**EXERCISE INPUTS:**
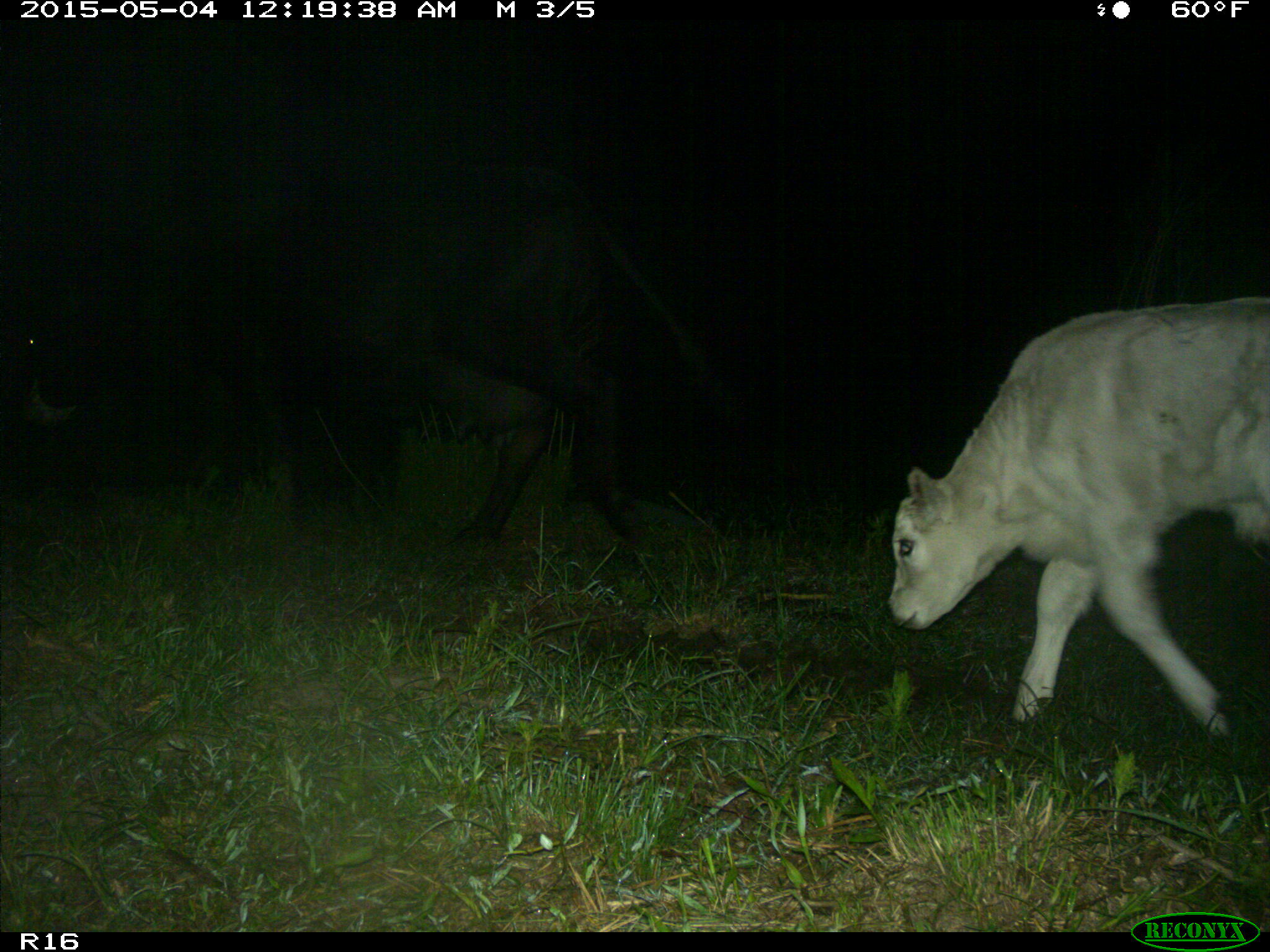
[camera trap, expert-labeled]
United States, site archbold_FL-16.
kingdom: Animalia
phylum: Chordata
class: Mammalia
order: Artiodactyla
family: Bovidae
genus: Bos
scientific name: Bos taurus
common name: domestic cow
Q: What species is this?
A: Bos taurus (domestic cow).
...
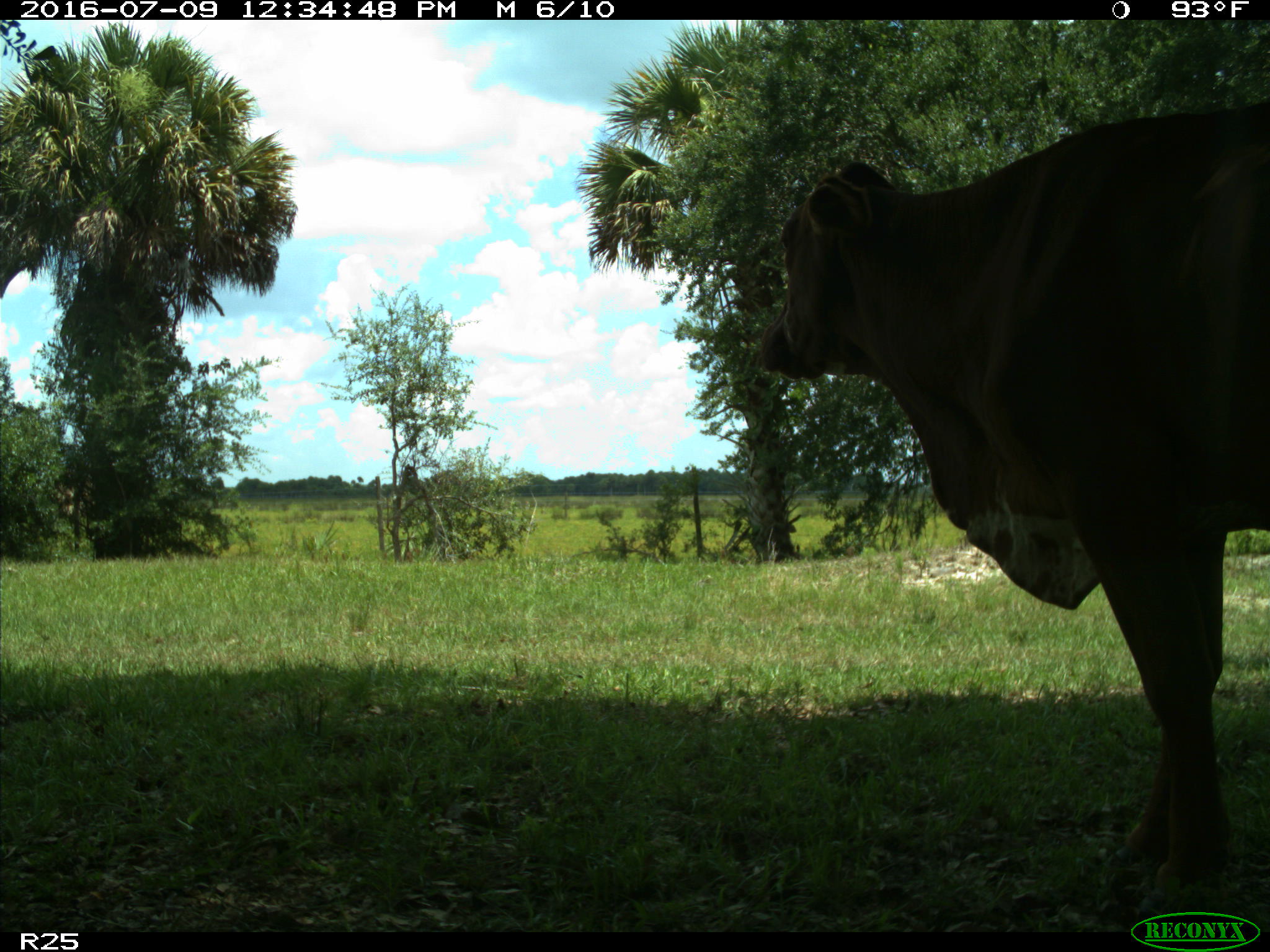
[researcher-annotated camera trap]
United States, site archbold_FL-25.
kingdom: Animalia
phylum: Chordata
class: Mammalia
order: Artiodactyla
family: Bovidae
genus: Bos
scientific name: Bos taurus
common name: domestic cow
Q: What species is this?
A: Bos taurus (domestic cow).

**WHAT IS NEEDED:**
Going through the material, count each line that carries the word "States", and output only that count.

**EXERCISE OUTPUT:**
2